June 16, 2008
Mixed news from Blystad FPSO venture
Is this a case of "you win some and you lose some?"
Nortechs FPSO PTE Ltd., part of the Blystad Group, specializes in developing readily redeployable and flexible floating production storage and offloading units.
It's listed on the Norwegian OTC market and today issued two OTC announcements.
First the good news.
Nortechs has entered into an agreement with Peak Petroleum Industries Nigeria Ltd. ("Peak") for the FPSO East Fortune to provide production, storage and offloading services on the Bilabri Field, located in Block OML 122, offshore Nigeria.
Following a short yard stay in Singapore, required to carry out the modifications and upgrades necessary for operating in Nigeria, the FPSO East Fortune will set sail from Singapore in time for production from the Bilabri Field to commence by the end of 2008.
The primary term of the contract is three years, with Peak having the option of extending the contract for up to a maximum of 10 years.
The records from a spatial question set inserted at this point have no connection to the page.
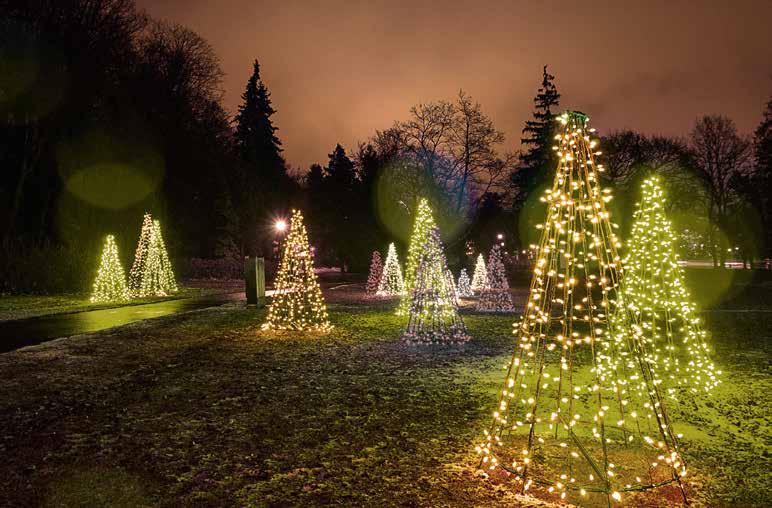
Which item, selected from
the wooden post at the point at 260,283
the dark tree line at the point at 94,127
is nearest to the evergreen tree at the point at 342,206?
the dark tree line at the point at 94,127

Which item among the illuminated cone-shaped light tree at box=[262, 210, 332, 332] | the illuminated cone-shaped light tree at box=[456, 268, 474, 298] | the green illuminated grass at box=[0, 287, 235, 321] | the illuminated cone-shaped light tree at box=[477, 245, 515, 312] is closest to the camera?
the illuminated cone-shaped light tree at box=[262, 210, 332, 332]

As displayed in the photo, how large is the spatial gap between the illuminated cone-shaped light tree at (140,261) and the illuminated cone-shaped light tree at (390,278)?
10.5 metres

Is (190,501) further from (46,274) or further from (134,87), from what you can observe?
(134,87)

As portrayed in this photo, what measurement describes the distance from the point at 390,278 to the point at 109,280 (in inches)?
467

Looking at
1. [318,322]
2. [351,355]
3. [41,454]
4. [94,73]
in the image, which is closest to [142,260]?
[94,73]

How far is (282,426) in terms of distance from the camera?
206 inches

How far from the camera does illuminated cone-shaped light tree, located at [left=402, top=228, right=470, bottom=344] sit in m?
10.3

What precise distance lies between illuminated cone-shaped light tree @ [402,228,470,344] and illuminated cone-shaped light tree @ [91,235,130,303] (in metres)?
14.4

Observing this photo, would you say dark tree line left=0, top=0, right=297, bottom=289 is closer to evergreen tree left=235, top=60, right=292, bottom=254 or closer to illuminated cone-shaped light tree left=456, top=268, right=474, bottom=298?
evergreen tree left=235, top=60, right=292, bottom=254

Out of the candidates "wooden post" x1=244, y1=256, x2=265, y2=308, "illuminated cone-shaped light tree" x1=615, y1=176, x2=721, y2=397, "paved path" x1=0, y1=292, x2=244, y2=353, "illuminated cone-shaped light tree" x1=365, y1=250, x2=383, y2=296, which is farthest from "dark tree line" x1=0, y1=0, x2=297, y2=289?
"illuminated cone-shaped light tree" x1=615, y1=176, x2=721, y2=397

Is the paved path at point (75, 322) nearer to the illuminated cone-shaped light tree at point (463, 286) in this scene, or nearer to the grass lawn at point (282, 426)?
the grass lawn at point (282, 426)

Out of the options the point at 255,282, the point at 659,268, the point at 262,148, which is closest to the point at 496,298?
the point at 255,282

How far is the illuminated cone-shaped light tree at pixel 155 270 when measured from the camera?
21984mm

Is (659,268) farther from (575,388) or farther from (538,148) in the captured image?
(538,148)
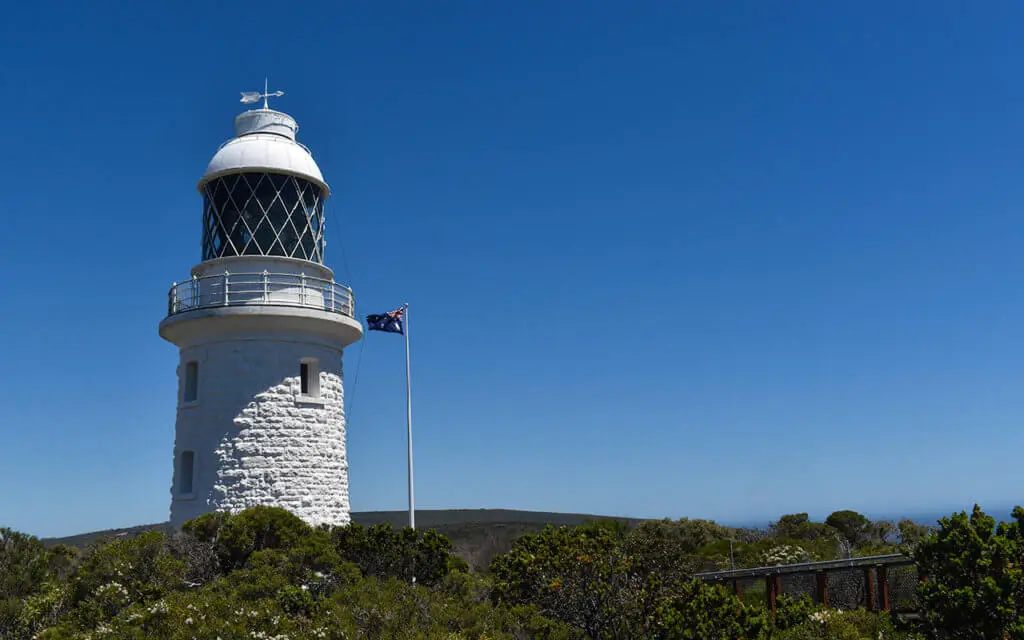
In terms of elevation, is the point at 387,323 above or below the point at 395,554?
above

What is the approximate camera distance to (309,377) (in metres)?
19.9

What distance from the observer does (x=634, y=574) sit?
579 inches

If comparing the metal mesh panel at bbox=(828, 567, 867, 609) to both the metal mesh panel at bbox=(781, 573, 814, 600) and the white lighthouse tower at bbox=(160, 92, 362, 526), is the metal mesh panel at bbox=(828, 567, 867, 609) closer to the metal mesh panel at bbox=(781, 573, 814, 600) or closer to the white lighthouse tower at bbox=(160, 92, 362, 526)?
the metal mesh panel at bbox=(781, 573, 814, 600)

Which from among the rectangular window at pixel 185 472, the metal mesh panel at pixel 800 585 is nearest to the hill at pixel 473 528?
the rectangular window at pixel 185 472

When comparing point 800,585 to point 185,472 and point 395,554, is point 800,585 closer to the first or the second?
point 395,554

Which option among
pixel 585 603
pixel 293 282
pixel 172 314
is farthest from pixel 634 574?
pixel 172 314

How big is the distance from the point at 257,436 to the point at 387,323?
438cm

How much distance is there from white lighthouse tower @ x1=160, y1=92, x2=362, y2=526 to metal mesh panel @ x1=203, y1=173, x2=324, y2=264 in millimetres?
22

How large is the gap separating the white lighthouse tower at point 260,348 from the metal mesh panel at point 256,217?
22 millimetres

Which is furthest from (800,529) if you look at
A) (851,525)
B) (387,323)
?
(387,323)

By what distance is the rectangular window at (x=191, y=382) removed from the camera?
781 inches

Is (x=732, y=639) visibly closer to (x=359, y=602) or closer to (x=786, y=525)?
(x=359, y=602)

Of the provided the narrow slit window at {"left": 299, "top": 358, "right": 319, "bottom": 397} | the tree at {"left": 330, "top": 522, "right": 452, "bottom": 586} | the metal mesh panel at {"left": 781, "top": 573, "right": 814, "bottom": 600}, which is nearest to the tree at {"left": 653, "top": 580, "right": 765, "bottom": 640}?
the tree at {"left": 330, "top": 522, "right": 452, "bottom": 586}

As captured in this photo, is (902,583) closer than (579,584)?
No
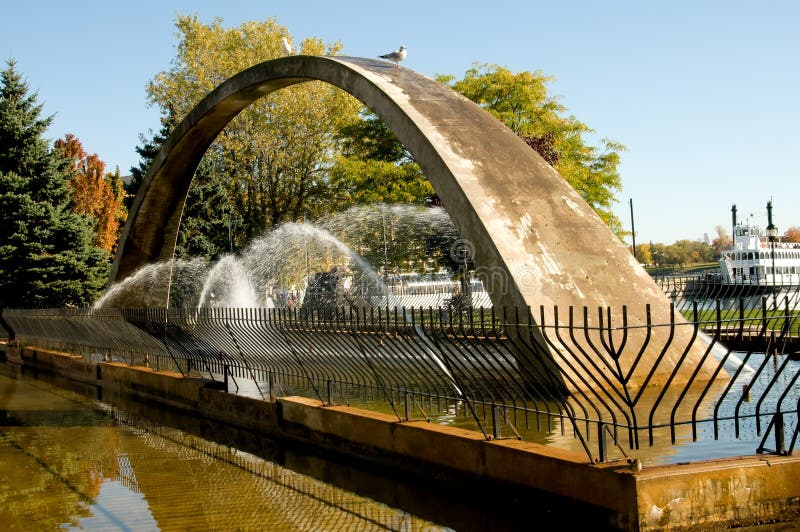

The total nominal value of the contract, excluding options and production incentives, is about $110 million.
Now for the not-quite-so-good stuff.
In addition to East Fortune, which was refurbished at Drydocks World Singapore, Nortechs' other main material assets were two suezmax hull sections it procured in 2007 to develop into FSO and FPSO projects.
Today it announced they have been sold for scrap.
The decision to sell the hull sections was made because increasing construction costs and lead times made the projects less competitive in comparison to standard conversion projects.
Still, the units were acquired for $13 million and have now been sold for about $14.5 million net.
Nortechs will pursue its strategy of developing generic readily deployable FPSO's and is in discussion to obtain a second vessel for conversion purposes.